Tony Price Suffered injuries in a car accident.  He was not at fault in causing the accident.  He sued the Auto Club--the insurer of the vehicle he was driving--to collect PIP benefits for medical expenses and lost wages.  The insurer argued that it did not owe any benefits because the car was owned by Price's mother, Price was not disclosed as a driver, and the car may have been garaged at Price's home and operated by him on a regular basis.  The insurer argued that under these facts, it was entitled to void the coverage Price's mother bought, because she had not disclosed that Price would be the regular driver.  The insurer argued that Price was complicit in his mother's misrepresentation and that it was motivated by Price's prior drunken-driving conviction.
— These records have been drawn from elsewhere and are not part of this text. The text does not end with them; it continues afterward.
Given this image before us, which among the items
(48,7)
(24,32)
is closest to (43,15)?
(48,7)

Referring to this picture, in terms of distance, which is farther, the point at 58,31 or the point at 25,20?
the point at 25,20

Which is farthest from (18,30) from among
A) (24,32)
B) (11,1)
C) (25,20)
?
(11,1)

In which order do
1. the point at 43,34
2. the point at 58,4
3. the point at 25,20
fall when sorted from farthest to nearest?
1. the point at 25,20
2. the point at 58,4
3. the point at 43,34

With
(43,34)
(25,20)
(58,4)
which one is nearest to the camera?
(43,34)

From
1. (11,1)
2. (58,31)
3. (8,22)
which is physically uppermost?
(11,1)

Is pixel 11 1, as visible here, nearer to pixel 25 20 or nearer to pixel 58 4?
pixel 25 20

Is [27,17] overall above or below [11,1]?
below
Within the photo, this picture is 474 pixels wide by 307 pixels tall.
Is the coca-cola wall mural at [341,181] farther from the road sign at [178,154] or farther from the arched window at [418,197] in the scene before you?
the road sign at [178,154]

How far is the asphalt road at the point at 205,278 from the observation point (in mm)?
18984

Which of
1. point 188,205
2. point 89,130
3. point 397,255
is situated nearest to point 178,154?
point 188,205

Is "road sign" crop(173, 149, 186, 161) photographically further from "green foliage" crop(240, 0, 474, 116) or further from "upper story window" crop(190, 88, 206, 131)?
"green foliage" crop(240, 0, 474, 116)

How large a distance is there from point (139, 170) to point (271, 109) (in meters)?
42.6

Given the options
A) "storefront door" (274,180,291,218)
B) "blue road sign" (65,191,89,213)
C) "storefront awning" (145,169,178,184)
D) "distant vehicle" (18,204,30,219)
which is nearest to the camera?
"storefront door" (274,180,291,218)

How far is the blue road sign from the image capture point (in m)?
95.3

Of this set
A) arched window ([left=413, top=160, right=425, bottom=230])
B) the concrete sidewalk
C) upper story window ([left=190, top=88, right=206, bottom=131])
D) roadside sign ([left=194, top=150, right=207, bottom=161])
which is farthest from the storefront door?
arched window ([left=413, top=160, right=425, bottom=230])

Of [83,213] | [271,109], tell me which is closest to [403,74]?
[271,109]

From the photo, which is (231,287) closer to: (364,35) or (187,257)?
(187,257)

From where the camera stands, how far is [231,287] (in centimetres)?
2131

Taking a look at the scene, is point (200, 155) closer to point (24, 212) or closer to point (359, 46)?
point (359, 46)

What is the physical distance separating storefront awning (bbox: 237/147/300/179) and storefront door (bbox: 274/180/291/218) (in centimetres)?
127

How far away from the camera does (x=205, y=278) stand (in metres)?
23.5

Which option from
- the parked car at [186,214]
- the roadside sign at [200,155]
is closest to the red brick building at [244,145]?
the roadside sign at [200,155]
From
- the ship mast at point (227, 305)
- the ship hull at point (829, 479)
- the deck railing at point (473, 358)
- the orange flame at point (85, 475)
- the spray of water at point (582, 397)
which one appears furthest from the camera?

The trial judge had granted summary disposition to Price, finding no evidence that he had actively misled the insurer or was not an innocent party in securing the insurance coverage.  The Court of Appeals reversed.  It held that even though there was "no dispute that Price did not personally make any misrepresentations," the circumstantial evidence was adequate to require a jury trial on the issue of Price's innocence in procuring coverage based on his mother's false representations.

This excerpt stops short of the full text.